"Una trattativa tra mafia e Istituzioni indubbiamente ci fu e venne, quantomeno inizialmente, impostata su un 'do ut des'. Si legge così nella sentenza con cui il Tribunale di Firenze ha condannato all'ergastolo, il 5 ottobre 2011, il boss del Brancaccio Francesco Tagliavia, nel processo per le stragi mafiose del 1993-94 e unico imputato nel processo sulla strage di Firenze del 27 maggio 1993. "L'iniziativa - si precisa - fu assunta da rappresentanti dello Stato e non dagli uomini di mafia" e ''l'obiettivo che ci si prefiggeva, quantomeno al suo avvio, era di trovare un terreno con 'cosa nostra' per far cessare la sequenza delle stragi''.

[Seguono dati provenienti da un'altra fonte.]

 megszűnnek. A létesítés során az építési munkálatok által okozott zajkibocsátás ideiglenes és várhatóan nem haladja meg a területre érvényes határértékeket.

Secondo i giudici fiorentini, "è verosimile che tutti gli apparati, ufficiali e segreti, dello Stato temessero sommamente altri devastanti attentati dopo quello di Capaci, nella consapevolezza che in quel momento non si sarebbe saputo come prevenirli , si brancolava abbastanza nel buio, soprattutto sul piano dell'intelligence". La trattativa, iniziata dopo Capaci, si sarebbe interrotta con l'attentato di via D'Amelio in cui il 19 luglio 1992 venne ucciso il giudice Paolo Borsellino.
Nella sentenza i giudici sottolineano che "le gravi affermazioni formulate da alcuni collaboratori sul senatore Dell'Utri e su di un consapevole appoggio dato alla mafia dallo stesso Silvio Berlusconi e dal movimento politico da lui fondato nel '93, a quel che consta non hanno ricevuto una verifica giudiziaria neppure interlocutoria".

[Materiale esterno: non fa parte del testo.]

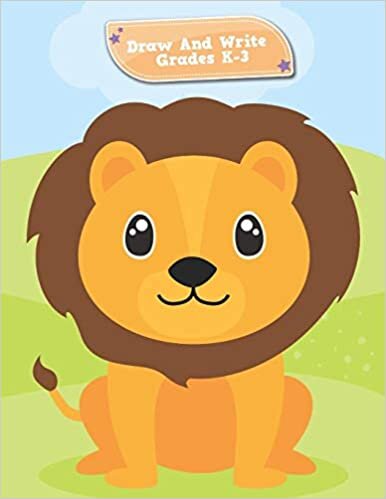 okumak Draw And Write Grades K-3: Baby Lion Cute Primary Story Journal: Dotted Midline and Picture Space Practice Writing Letters Preschoolers Kindergarten ... Book 110 Pages Glossy Fun For Boys or Girls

Il procedimento conclusosi con la condanna di Tagliavia era stato aperto a seguito delle dichiarazioni del pentito Gaspare Spatuzza, finito al centro della polemica politica per aver messo a verbale di aver saputo dal boss Giuseppe Graviano di rapporti fra Cosa Nostra e Berlusconi e Marcello Dell'Utri, circostanza poi negata da Graviano ai giudici.